Но писал бывший граф свой похабный антираспутинский и антиниколаевский «документ» совершенно искренне. Если он возненавидел и окарикатурил генералов Белой армии, не простив им поражения в войне, если по той же причине, мстя за политическую и государственную слабость, дурно отзывался о царе-страстотерпце, на что было ему заботиться о Распутине и Вырубовой, которых молва убежденно называла виновниками всех русских бед?

«Прошли мимо домика, где прежде жила фрейлина Вырубова — та, что первой способствовала возвышению Распутина, — вспоминал Ираклий Андроников. — Толстой с брезгливой гримасой стал говорить о Распутине:

— Наглый темный мужик с белыми страшными глазами. Обладает чудовищной гипнотической силой. Никто не мог устоять перед ним… Аристократки, которые никому не давали дотронуться до себя, ехали к нему на Гороховую, чтобы он возложил на них руку. Привозили к нему пятнадцатилетних дочек, потому что старец захотел вкусить благодати… Распутин — последний срам царской России, высшее выражение ее деградации. Он из царя Николая последние мозги вышиб…

Записки писал безграмотные: «Министрик миленький. Ты этова мальчика назначь в большие начальники, а то я на тебя стану сердица. Гриша«…Вареную рыбу хватал руками, с костями жрал, сидел весь перемазанный, рыгал, вытирал руки о волосы истеричек, которые дрались за право сидеть у его ног. А он их стравливал… История дома Романовых закончилась непристойным фарсом…»{603}

Разумеется, в этих словах много глупостей и напраслины, которую на Распутина с пылкостью наводят одни, а другие с неменьшим жаром доказывают, что на самом деле он был святым старцем, но Вырубова-то в любом случае была просто очень несчастная женщина, и грех был двум преуспевающим жизнерадостным мужам ее обижать, какими бы соображениями они ни руководствовались.

Однако Толстой Вырубову буквально изничтожал и уже не в дневнике, анонимно, а под своим именем писал в «Красной газете»:

«Ее роль была — живая физическая связь с Распутиным, нечто вроде пуповины, по которой текла благодать от Григория во дворец.

В этой пуповине весь секрет Вырубовой. Царица вышивала Григорию рубашки, целовала ему руки и кланялась в ноги, но этим и ограничивалось ее прикосновение к старцу. Все остальное предоставлялось Вырубовой. <…> Григорий из озорства и чтобы показать свою власть, мыл Вырубову вместе с провожавшими ее дамами в бане и потом долго хвалился»{604}.

ЗАДАНИЯ К ТЕКСТУ:
[a] Ответьте по тексту на вопросы:
(i) Мимо чьего домика прошли, по воспоминаниям Ираклия Андроникова?
(ii) Куда, по словам Толстого, ехали к Распутину аристократки?
(iii) В какой газете Толстой писал о Вырубовой под своим именем?
[b] Перепишите фрагмент текста от слов «Однако Толстой Вырубову» до слов «Григория во дворец.», заменив «Толстой» на «писатель».

ИСХОДНЫЕ ДАННЫЕ:
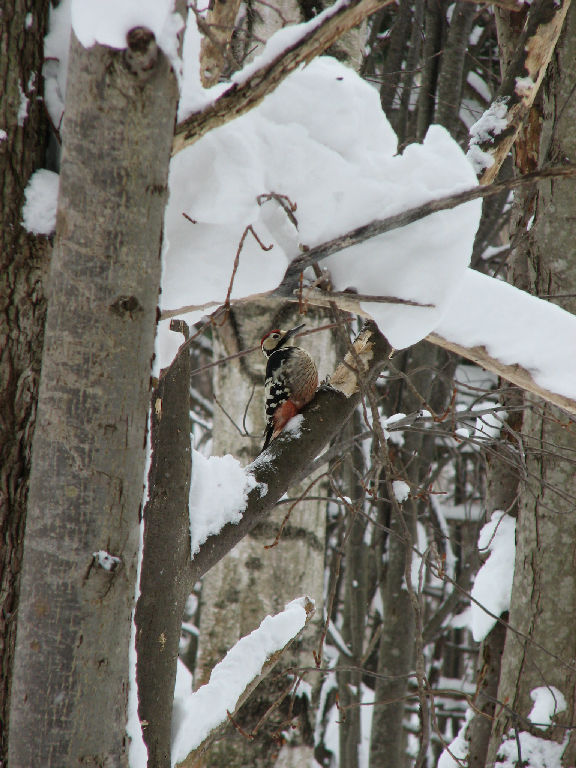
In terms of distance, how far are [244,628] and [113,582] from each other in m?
2.50

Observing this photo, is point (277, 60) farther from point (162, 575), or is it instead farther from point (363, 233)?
point (162, 575)

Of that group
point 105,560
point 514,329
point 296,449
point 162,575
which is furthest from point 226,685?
point 514,329

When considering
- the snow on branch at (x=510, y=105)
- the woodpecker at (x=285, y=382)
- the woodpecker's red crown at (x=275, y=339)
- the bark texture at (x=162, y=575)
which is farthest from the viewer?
the woodpecker's red crown at (x=275, y=339)

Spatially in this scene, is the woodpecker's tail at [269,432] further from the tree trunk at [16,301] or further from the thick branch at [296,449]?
the tree trunk at [16,301]

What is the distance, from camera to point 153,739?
1566 mm

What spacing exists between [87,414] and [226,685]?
1304mm

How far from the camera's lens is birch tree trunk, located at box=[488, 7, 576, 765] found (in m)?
2.82

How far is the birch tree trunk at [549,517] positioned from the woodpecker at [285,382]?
1003 mm

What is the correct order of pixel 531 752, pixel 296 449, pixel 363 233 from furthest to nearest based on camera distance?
1. pixel 531 752
2. pixel 296 449
3. pixel 363 233

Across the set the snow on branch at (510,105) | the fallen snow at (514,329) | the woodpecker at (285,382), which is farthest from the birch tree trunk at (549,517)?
the woodpecker at (285,382)

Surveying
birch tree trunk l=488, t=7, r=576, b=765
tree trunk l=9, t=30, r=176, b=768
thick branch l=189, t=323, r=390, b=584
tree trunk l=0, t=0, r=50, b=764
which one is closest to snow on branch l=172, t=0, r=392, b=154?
tree trunk l=9, t=30, r=176, b=768

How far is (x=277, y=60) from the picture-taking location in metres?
1.08

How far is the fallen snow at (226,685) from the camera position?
1.78 meters

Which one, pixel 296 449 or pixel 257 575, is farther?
pixel 257 575
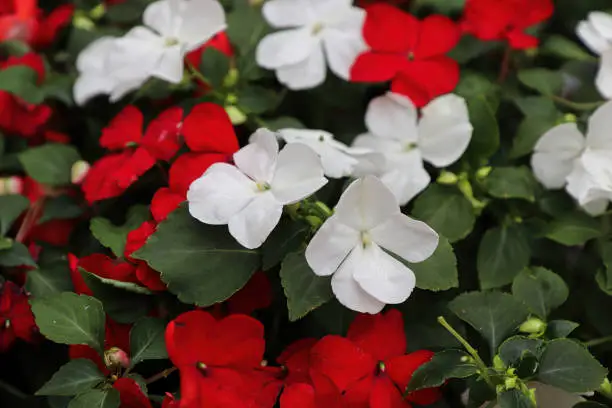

ОТВЕТЫ:
[a]
(i) Мимо домика фрейлины Вырубовой.
(ii) На Гороховую.
(iii) В «Красной газете».

[b]
Однако писатель Вырубову буквально изничтожал и уже не в дневнике, анонимно, а под своим именем писал в «Красной газете»:

«Ее роль была — живая физическая связь с Распутиным, нечто вроде пуповины, по которой текла благодать от Григория во дворец.